The modularity of the network M is the maximum modularity of all possible partitionings. Thus, in principle, when calculating M all possible partitionings should be considered. However, this is often not possible because of the large number of possible partitions. Approximate solutions are, thus, typically used. An approximate solution that can be obtained by considering an optimized subset of the possible partitionings.

One way to obtain such an approximate solution is to find an approximate modularity maximizing partitioning through an iterative bisectioning process that first considers partitioning the set of nodes into two modules, and then proceeds by iteratively considering further partitioning each module into two modules, etc. The process continues until no partitioning with larger modularity is found. The initial bisectioning can be done by first making a guess at the best partitioning and then refining the guess. This guess can be made by finding the eigenvector corresponding to the largest positive eigenvalue of the Modularity matrix, and then assigning the nodes corresponding to positive elements of this leading eigenvector to one module and the rest of the nodes to the other module. The leading eigenvector can be obtained using, for example, the power method.

This guess at the best bisectioning can be improved using Kernighan-Lin tuning, such as is described in “Kernighan-Lin Algorithm,” which is submitted herewith and incorporated herein by reference in its entirety. Kernighan-Lin tuning systematically considers moving each node from its current module into the other to see if there is an improvement in modularity. The node whose movement results in the largest modularity is first found and temporarily assigned to its new module. Its assignment is then assumed fixed. This process is iteratively repeated on the remaining non-fixed nodes until the movement of each node has been considered. Throughout this process, after each node is chosen for movement the intermediate partitioning giving the largest improvement in modularity is stored. If there is more than one intermediate partitioning giving the same largest improvement then all are stored and one is chosen at random. If the stored partitioning has smaller modularity than the guess, then the tuning stops and the guess is used for the partitioning. Otherwise the guess is replaced with the stored partitioning and the whole tuning process is repeated until there is no longer an improvement in modularity.

After the initial bisectioning of the nodes, the bisectioning process is iteratively repeated on each subset. However, to avoid overcounting, the quantity that should be maximized when bisectioning module Ck is the modularity difference

$Δ M^{k} (P) = \sum_{i, j \in C_{k}} B_{ij}^{k} δ_{C (i), C (j)}$

where B^k_ijis defined as

$B_{ij}^{k} = B_{ij} - δ_{ij} \sum_{l \in C_{k}} B_{il} .$

A bisectioning modularity maximizing algorithm can be further improved if a generalization of Kernighan-Lin tuning, known as final tuning, is also used. Final tuning, like Kernighan-Lin tuning, systematically considers moving each node from its current module to see if there is an improvement in modularity. However, in final tuning, all nodes of the network are simultaneously tuned by considering moving each node into any other module or into a new, previously empty module. It is best to use final tuning each time after a loop in which every existing module has been bisectioned.

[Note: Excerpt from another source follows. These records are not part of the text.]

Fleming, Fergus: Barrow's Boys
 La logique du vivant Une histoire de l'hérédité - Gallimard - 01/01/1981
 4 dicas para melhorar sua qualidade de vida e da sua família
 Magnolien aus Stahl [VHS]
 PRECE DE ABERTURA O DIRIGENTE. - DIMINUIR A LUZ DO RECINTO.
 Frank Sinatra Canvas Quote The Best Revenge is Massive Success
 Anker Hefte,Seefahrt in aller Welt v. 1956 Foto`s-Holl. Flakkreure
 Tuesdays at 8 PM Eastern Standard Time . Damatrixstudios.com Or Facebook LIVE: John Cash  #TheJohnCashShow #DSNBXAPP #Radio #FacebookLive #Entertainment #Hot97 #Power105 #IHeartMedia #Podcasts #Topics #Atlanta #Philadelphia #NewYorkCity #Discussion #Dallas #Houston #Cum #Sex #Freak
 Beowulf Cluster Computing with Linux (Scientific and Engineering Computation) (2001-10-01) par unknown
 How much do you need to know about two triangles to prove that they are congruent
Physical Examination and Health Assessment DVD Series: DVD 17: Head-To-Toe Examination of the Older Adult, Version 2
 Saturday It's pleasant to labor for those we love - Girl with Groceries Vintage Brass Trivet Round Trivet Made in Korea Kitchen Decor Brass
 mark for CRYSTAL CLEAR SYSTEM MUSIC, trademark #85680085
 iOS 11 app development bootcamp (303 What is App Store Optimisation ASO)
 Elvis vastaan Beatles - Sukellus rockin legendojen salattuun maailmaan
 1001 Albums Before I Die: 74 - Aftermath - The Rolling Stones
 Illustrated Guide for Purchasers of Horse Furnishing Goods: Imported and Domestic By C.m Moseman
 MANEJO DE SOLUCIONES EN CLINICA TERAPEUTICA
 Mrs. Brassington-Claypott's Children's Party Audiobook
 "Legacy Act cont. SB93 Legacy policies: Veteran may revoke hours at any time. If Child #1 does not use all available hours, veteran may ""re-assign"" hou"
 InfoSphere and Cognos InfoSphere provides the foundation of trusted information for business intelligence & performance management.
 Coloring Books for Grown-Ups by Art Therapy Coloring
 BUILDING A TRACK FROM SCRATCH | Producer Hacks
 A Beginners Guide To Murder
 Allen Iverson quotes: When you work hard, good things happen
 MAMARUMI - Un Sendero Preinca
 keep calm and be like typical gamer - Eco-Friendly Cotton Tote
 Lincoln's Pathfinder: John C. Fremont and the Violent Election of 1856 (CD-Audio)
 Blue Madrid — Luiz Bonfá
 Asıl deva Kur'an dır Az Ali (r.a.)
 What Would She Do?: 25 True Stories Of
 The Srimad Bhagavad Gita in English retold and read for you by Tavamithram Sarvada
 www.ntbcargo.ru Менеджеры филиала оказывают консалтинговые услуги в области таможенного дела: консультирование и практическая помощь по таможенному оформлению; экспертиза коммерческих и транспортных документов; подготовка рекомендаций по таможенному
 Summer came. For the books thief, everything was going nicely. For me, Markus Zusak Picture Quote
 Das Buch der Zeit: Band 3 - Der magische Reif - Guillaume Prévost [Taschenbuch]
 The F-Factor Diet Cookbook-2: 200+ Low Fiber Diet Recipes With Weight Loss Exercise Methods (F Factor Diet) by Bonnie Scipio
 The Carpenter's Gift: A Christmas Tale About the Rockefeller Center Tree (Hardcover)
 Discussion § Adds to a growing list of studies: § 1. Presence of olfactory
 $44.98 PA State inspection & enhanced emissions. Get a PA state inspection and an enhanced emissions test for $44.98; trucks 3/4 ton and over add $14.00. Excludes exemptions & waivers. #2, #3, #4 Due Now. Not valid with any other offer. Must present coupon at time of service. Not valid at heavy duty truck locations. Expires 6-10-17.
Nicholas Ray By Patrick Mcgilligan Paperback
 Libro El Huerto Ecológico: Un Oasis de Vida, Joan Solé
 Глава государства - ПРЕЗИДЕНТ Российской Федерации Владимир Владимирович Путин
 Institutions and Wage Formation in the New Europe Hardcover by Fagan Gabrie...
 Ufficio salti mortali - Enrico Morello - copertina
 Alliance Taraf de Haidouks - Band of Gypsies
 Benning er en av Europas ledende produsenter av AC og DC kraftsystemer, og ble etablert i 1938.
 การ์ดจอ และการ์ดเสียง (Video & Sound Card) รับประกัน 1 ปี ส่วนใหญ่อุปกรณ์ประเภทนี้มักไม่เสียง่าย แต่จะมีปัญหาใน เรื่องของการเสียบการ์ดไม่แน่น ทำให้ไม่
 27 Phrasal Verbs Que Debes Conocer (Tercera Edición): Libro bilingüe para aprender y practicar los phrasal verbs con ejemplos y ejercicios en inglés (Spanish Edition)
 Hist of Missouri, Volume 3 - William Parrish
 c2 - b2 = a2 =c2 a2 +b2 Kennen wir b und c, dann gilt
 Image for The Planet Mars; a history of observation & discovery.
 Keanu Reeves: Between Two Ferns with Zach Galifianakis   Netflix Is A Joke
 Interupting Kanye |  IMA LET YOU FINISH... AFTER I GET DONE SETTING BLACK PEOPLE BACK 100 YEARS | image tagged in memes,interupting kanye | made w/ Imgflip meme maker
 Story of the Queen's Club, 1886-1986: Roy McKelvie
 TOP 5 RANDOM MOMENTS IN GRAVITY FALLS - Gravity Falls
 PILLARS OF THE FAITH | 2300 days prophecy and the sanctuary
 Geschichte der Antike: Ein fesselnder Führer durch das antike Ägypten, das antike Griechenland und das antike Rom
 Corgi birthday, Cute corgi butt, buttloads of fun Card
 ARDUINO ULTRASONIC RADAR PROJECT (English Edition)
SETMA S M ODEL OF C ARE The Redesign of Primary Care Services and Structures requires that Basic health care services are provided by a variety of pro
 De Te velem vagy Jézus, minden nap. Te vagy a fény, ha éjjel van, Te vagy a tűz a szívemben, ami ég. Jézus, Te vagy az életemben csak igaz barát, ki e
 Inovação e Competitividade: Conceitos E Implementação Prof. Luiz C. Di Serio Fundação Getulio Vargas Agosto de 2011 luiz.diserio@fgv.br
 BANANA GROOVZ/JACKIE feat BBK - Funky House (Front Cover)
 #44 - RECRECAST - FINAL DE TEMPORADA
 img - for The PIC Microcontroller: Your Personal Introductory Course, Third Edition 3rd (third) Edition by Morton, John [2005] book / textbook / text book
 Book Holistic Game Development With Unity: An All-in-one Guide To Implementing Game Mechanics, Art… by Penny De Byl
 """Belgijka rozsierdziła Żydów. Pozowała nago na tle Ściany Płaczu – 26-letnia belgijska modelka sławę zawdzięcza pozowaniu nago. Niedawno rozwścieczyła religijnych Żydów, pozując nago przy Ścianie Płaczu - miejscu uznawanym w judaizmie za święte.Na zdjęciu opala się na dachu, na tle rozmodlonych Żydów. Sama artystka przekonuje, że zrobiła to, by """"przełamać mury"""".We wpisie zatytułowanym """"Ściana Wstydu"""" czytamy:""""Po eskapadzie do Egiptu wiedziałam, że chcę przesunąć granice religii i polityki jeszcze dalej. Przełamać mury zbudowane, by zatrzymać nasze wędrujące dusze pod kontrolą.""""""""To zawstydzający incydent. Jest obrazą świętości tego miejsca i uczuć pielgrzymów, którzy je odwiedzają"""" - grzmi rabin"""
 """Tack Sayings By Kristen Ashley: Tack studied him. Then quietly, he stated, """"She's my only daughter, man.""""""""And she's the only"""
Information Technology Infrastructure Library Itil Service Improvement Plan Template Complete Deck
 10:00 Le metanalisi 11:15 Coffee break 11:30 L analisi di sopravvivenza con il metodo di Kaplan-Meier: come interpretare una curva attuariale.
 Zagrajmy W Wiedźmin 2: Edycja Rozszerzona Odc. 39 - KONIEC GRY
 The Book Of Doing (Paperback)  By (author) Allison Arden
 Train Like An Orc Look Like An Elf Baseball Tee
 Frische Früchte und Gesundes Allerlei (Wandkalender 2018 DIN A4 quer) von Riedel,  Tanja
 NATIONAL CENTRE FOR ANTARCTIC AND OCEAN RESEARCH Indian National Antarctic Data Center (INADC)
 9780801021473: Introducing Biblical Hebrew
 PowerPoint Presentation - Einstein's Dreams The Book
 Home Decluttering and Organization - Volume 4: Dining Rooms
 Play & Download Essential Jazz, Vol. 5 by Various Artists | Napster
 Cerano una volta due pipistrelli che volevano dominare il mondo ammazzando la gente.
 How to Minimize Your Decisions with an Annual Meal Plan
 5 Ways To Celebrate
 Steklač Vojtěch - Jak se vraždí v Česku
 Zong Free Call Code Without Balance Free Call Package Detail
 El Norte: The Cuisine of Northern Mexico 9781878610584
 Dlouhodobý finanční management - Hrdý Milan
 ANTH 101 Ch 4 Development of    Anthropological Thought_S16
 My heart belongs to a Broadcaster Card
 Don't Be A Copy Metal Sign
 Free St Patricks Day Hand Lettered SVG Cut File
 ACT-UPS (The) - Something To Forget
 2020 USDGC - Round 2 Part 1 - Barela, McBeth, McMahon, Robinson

The output of this analysis is the computed modularity of the network M, the number of identified modules, and the members of each module, without taking into consideration the attributes of nodes such as the case/control differentiation of the subjects. However, it should be noted that module definition and a computation of the modularity of a bipartite network can be determined in other manners as well, and that the foregoing should be understood as merely one way of making these determinations. As stated previously, finding the partitioning that maximizes modularity is but one of the known ways to partition a network into clusters or modules. Other methods have their own quantitative measure of significance for clustering. The disclosed algorithm 100 can be used with any such modularity techniques. See also Roger Guimerà et al., “Module identification in bipartite and directed networks,” Physical Rev. E 76, 036102 (2007), which was submitted in the above incorporated '887 application.

To reiterate, the modularity of the network is the maximum modularity of all possible partitionings. A value of M>M(t)=0.3 is generally considered as an indication of substantial modularity. FIG. 4A shows example bipartite networks that respectively do, and do not, have substantial modularity. Both networks have 10 subject nodes, and seven SNP nodes. In both figures, the clustering of the subject nodes with maximum modularity is shown, as well as the resulting modules giving rise to that maximum modularity, and in both cases three modules are identified. However, in the left network there are substantially more edges between nodes in the same module than between nodes in different modules, yielding a relatively high modularity value M=0.51, whereas in the right network there are not substantially more edges between nodes in the same module than between nodes in different modules, yielding a relatively low modularity value M=0.19.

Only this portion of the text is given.